# start of Entries shown

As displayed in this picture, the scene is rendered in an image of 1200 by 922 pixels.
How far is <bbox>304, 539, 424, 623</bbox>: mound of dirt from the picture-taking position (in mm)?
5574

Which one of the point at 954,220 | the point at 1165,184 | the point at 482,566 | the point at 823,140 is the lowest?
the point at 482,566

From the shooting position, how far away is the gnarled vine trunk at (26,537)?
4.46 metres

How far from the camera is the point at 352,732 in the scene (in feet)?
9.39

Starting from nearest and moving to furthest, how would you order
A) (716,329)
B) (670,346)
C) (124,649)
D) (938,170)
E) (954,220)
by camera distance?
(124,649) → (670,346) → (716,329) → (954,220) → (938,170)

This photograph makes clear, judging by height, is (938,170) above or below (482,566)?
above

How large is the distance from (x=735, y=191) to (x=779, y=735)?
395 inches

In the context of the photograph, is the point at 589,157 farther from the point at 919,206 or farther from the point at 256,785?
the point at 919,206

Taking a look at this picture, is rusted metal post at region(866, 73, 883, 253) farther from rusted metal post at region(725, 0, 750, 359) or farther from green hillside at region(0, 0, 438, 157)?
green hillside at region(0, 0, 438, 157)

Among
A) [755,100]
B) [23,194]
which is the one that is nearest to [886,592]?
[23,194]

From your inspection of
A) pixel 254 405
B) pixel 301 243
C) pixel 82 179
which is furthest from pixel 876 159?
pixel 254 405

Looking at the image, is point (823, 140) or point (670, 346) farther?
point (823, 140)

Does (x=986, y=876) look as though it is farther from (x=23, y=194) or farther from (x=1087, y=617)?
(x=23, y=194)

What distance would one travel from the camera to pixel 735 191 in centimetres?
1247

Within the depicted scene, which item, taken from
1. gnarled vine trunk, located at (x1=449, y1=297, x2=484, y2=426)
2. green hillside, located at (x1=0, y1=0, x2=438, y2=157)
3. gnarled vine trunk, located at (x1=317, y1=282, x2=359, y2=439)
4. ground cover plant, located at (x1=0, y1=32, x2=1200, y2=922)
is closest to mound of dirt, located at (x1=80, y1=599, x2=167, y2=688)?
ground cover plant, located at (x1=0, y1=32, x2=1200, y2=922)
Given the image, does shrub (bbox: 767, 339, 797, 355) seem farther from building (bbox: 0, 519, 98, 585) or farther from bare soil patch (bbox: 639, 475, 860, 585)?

# end of Entries shown

Reproduce the listing above word for word, covering every line from start to finish.

* [Written solution]
As displayed in this picture, the scene is rendered in an image of 1200 by 922 pixels.
How far is <bbox>304, 539, 424, 623</bbox>: mound of dirt from the picture-taking position (in mm)?
5574

Which one of the point at 954,220 | the point at 1165,184 | the point at 482,566 | the point at 823,140 is the lowest?
the point at 482,566

From the shooting position, how far away is the gnarled vine trunk at (26,537)?
4.46 metres

How far from the camera is the point at 352,732 in the scene (in feet)?
9.39

Starting from nearest and moving to furthest, how would you order
A) (716,329)
B) (670,346)
C) (124,649)
D) (938,170)
E) (954,220)
by camera distance?
(124,649) → (670,346) → (716,329) → (954,220) → (938,170)

This photograph makes clear, judging by height, is (938,170) above or below (482,566)?
above

How large is the distance from (x=735, y=191) to (x=779, y=735)?
395 inches

In the context of the photograph, is the point at 589,157 farther from the point at 919,206 or farther from the point at 256,785?
the point at 919,206

Taking a look at this picture, is rusted metal post at region(866, 73, 883, 253) farther from rusted metal post at region(725, 0, 750, 359) or farther from green hillside at region(0, 0, 438, 157)?
green hillside at region(0, 0, 438, 157)

Among
A) [755,100]
B) [23,194]
which is the one that is nearest to [886,592]?
[23,194]

From your inspection of
A) pixel 254 405
B) pixel 301 243
C) pixel 82 179
which is furthest from pixel 876 159?
pixel 254 405

Looking at the image, is point (823, 140) or point (670, 346) farther?
point (823, 140)

Does (x=986, y=876) look as though it is farther from (x=23, y=194) or farther from (x=1087, y=617)?
(x=23, y=194)

What distance would one travel from the camera to pixel 735 191 in centimetres?
1247

Within the depicted scene, which item, taken from
1. gnarled vine trunk, located at (x1=449, y1=297, x2=484, y2=426)
2. green hillside, located at (x1=0, y1=0, x2=438, y2=157)
3. gnarled vine trunk, located at (x1=317, y1=282, x2=359, y2=439)
4. ground cover plant, located at (x1=0, y1=32, x2=1200, y2=922)
is closest to mound of dirt, located at (x1=80, y1=599, x2=167, y2=688)?
ground cover plant, located at (x1=0, y1=32, x2=1200, y2=922)
Given the image, does shrub (bbox: 767, 339, 797, 355) seem farther from building (bbox: 0, 519, 98, 585) or farther from bare soil patch (bbox: 639, 475, 860, 585)?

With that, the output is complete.